Today [3 September] Friendly Fires will walk the streets of their hometown of St Albans, Hertfordshire for the first time in a long time.

Arguably, no band has worked harder over the past two years than the smartly-attired threesome. Solid back-to-back touring has seen them graft their way to success.

"It will be odd seeing so many faces you actually recognise in a crowd," says guitarist Ed Gibson of the show back on home-turf. "That'll make me more nervous than usual to be honest."

They play the city's Alban Arena - a venue rarely visited by touring rock bands and usually reserved for pantomime.

Unusual venue

"I saw Sootie, Paul Merton and The Lion, The Witch And The Wardrobe there," laughs Gibson.
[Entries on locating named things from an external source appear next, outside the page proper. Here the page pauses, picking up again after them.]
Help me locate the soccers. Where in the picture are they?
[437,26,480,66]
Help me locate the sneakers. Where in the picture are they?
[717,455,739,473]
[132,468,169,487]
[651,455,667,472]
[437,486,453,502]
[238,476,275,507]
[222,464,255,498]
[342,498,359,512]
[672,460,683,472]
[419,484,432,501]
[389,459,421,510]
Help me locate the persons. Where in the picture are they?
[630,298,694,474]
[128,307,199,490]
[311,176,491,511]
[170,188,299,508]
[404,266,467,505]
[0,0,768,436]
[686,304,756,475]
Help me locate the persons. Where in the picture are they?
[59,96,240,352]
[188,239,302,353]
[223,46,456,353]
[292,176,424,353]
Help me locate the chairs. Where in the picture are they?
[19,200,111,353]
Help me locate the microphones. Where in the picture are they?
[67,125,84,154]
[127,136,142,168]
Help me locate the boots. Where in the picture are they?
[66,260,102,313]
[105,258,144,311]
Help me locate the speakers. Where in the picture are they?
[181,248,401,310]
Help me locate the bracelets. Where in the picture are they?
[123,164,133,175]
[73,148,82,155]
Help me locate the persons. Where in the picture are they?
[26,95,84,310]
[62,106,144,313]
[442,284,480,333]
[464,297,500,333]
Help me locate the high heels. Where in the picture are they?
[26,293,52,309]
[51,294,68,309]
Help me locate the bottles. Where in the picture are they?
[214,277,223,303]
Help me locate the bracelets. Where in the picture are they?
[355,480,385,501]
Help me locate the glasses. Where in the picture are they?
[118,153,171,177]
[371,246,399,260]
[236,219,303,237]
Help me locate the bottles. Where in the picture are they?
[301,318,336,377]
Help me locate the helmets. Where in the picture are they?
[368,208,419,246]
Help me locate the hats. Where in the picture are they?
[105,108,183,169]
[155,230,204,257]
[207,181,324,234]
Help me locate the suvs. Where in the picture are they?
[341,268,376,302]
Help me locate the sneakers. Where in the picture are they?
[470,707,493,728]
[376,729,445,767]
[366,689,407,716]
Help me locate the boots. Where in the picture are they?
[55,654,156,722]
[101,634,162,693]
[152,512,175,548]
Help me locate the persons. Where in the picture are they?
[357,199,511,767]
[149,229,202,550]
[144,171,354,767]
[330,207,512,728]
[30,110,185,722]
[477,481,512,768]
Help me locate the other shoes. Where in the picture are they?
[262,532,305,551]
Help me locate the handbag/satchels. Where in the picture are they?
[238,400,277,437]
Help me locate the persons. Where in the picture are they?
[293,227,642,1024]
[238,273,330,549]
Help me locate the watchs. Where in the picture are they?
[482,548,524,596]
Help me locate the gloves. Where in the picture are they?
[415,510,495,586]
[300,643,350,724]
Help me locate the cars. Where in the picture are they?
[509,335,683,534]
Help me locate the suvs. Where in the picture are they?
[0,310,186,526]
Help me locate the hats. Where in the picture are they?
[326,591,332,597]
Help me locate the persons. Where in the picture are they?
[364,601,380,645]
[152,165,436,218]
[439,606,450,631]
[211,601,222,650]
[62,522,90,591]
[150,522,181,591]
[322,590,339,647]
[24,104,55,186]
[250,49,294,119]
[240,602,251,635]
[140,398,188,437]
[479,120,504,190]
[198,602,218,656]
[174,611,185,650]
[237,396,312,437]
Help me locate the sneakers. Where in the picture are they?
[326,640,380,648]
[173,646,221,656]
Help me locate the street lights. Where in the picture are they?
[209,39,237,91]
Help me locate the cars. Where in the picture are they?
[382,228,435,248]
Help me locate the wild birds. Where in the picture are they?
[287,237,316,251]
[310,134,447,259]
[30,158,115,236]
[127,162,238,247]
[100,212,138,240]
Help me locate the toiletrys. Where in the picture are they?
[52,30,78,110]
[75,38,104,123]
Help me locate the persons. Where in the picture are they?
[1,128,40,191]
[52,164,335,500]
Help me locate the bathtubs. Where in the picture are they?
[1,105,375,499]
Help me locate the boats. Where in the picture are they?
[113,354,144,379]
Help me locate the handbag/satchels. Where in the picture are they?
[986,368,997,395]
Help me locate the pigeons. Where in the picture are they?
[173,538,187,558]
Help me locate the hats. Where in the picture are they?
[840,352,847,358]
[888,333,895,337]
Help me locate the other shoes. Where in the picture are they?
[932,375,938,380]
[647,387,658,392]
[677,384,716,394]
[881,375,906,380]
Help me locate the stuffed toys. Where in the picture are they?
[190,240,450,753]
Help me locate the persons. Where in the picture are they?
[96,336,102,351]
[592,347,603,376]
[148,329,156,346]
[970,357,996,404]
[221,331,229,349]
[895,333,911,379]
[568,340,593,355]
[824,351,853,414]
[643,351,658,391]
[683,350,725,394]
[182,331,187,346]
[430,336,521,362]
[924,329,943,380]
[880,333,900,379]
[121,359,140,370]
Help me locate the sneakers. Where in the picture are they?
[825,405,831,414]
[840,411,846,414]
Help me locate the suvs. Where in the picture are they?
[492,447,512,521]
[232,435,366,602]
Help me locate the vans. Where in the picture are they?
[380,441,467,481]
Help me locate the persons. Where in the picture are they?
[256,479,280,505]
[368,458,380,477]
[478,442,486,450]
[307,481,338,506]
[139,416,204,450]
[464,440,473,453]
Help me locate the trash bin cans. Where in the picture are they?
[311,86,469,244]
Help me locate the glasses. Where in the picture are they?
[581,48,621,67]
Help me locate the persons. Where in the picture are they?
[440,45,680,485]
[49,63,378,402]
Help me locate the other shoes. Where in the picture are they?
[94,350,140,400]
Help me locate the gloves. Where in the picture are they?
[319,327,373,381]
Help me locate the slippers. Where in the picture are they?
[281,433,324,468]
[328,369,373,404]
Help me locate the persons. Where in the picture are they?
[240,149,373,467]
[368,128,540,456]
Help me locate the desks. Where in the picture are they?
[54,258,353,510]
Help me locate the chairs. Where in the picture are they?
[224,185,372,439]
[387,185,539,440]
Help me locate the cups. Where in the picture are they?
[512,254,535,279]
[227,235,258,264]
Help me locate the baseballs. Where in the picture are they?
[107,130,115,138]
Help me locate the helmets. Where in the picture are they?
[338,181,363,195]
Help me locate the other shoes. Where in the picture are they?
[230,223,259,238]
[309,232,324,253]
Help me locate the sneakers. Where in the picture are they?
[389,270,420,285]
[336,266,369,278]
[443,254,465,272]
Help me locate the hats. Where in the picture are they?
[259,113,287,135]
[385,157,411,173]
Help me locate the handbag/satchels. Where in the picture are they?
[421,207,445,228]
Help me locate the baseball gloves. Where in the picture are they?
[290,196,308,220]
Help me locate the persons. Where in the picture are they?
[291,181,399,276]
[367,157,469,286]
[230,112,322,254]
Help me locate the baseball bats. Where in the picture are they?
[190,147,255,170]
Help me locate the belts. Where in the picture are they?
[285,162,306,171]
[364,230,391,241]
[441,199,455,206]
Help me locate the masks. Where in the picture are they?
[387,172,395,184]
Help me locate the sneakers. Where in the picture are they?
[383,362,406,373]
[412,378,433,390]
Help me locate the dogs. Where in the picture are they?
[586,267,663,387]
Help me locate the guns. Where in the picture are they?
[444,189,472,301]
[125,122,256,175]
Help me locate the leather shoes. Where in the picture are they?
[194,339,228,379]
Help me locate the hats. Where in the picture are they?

"The Chuckle Brothers used to have a residency there as well," adds drummer Jack Savidge. "Fun Lovin' Criminals played there once."

The gig signposts the beginning of a gradual wind-down for the band, the end of a summer which has seen them visit Europe, Japan, Australia, America and South America in the space of a short few months.

Friendly Fires
The band are nominated for the 2009 Mercury Music Prize

"We went to South America which was just incredible," says Savidge. "We did two shows in Brazil and then one in Argentina, then one in Mexico where we appear to be huge. Which was pretty amazing - proper Bono-style adoration."

It was all much to the bafflement of lead singer Ed MacFarlane.

"We had people taking pictures of our van and stuff like that which was weird," he says. "It was just like blacked out windows and there were still people taking photos of us."

They departed with tales of obsessive fans and men with "ear pieces and suits".

Mercury nomination

With scattered shows penciled throughout the autumn - the event which could significantly reshuffle their schedule for the rest of the year is this year's Mercury Music Prize, the winner of which is announced next week [8 September].

You've got to hope for the best and expect the worst - it's the Russian proverb
Ed Gibson, Friendly Fires on their chances of winning the Mercury Music Prize

MacFarlane and co are nominated for the annual award for their 2008 self-titled debut alongside others like Kasabian, La Roux and Bat For Lashes.

"I'm quite excited. I'm looking forward to having a nice meal because I haven't had a nice meal in ages - it'll be good to have a proper cooked meal," says MacFarlane playing down their chances of victory.

"I don't know," says Gibson more seriously. "You've got to hope for the best and expect the worst - it's the Russian proverb."

All of which means they haven't had a chance to think about the next step and new material.

"No, not at all to be honest," asserts the guitarist. "We wrote Kiss Of Life [their current single], but that has been in the pipeline since January - we started it then and only finished it about a month ago.

"That just shows you how impossible it'd be to write an album whilst touring continuously….soon we'll be able to stop and think about it properly and exist in the garage and the studio again and see what happens."